Two final notes about fakery in “Severance.” In the episode, Peggy meets a lawyer and decides, after a bit too much alcohol, that they should go to Paris since she’s never had a vacation. Alas, she can’t find her passport and so her immediate plans are thwarted, though she holds out hope that they will rendezvous again in the future. As she discusses this with a colleague the next morning, the only thing she can think of to say about Paris is that that’s where margarine was invented. And what is margarine, but fake butter? Even more interestingly, the actor who plays the lawyer is known to any TV fan as Devon Gummersall, a character in the excellent 1990s TV show “My So-Called Life.” So, a question to keep in mind as we watch the remaining six episodes: are any of these characters living lives? Is living a life a story we tell ourselves to give it a meaning it doesn’t have? To give it a content so that there is something real in our lives.

Peggy’s life, one in which she’s never had a vacation, can hardly be called a life, if the best things in life are free. But then we all know Don leads a fake life that’s double in more ways than I can enumerate here, but which this episode presses as a life of personal failure and professional success.
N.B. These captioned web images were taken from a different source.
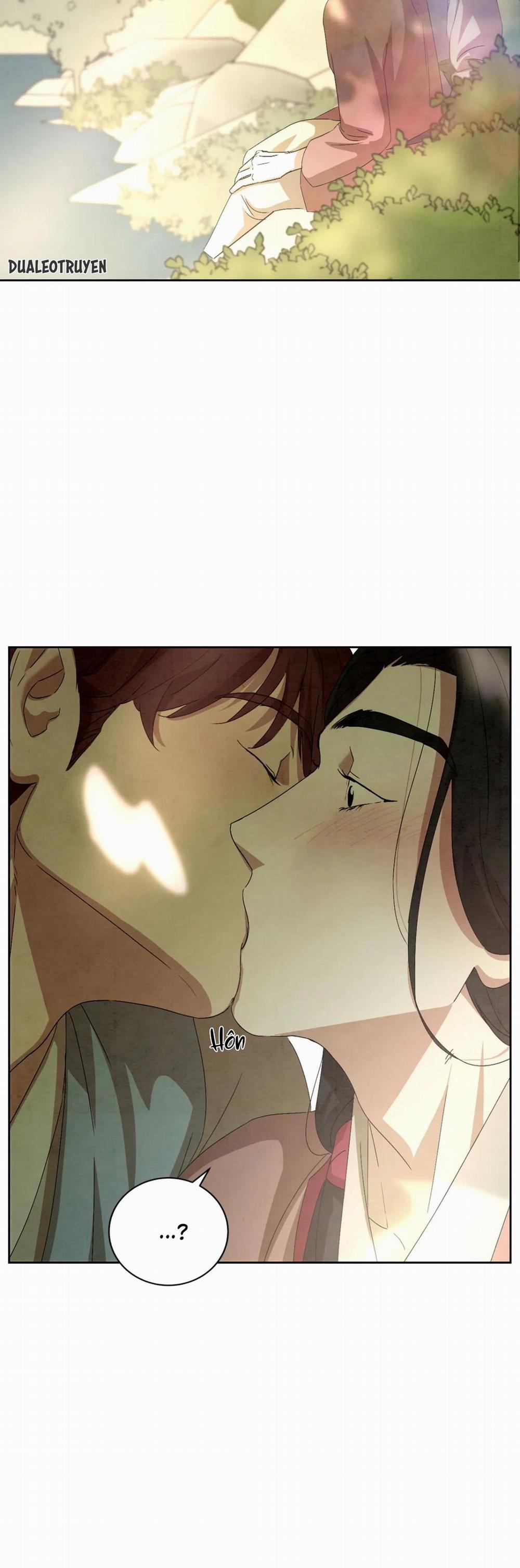 [On-Going] Dưới Đáy Biển Xanh 8 trang 7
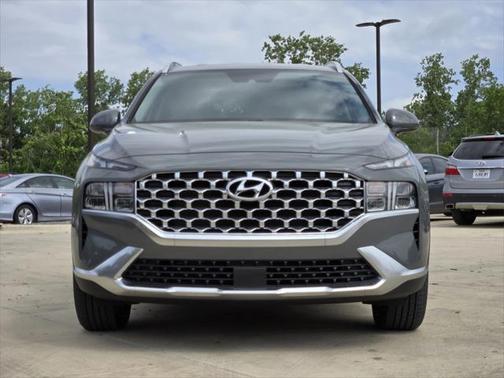 2022 Hyundai SANTA FE SEL 2.4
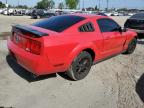 2008 Ford Mustang  на продаже в Los Angeles, CA - Front End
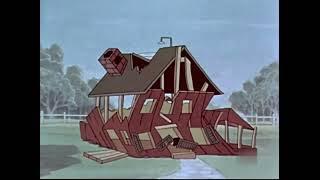 Color Rhapsody - 051 - The House That Jack Built 1939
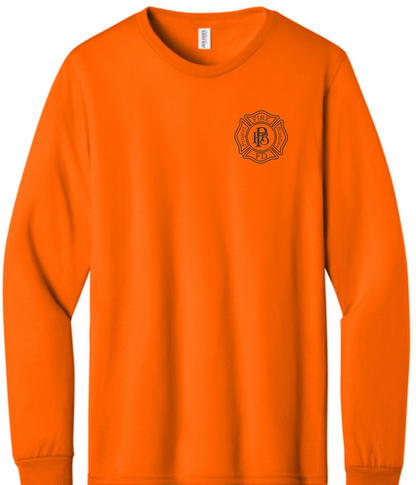 PFB Hi-Vis SAFETY
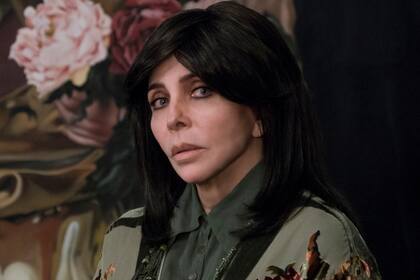 Verónica Castro, el ocaso y el adiós de la reina de las telenovelas mexicanas - LA NACION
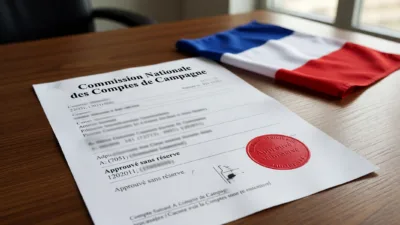Lunel : l'élu RN Anthony Belin exige la transparence des comptes de campagne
But Don also knows that there is nothing more to love than what advertisers make of it, as he famously stated: “The reason you haven’t felt it is because it doesn’t exist. What you call love was invented by guys like me, to sell nylons. You’re born alone and you die alone and this world just drops a bunch of rules on top of you to make you forget those facts. But I never forget.” And that brings us full circle, back to the way that nylons (and now nylons in plastic) drive the plot of this episode, as Don’s inability to love and Peggy’s never not working remind us that our loss of sharpness in experience may mean that everything is what it seems.

Again, Burt Cooper may or may not be our guide here. In Don’s vision of him singing, “The Best Things in Life are Free,” he talks about the moon, the stars, flowers, robins singing, sunbeams shining. These are things that belong to everybody. The song closes, “And love can come to everyone / so we will always be/ the best things in life are free.” This is a striking counterpart to Don’s view of love and the way he experiences the world. Who’s right? Burt Cooper or Peggy Lee? What is all there is? For this episode, at least, we’ve been warned: “There’s a great future in plastics. Think about it. Will you think about it?”

James B. South is Associate Professor of Philosophy at Marquette University. He is the editor of the journal Philosophy and Theology. He edited Buffy the Vampire Slayer and Philosophy (2003) and co-edited James Bond and Philosophy (2006), Buffy Goes Dark (2009), Mad Men and Philosophy (2010) and Philosophy and Terry Pratchett (2014). In addition, he has written essays on movies, comic books, and popular music. He also has published extensively in late medieval and renaissance philosophy, where he focuses on 15th and 16th century Aristotelianism. James wants things he hasn’t seen—where’s that Hilton Hotel on the moon?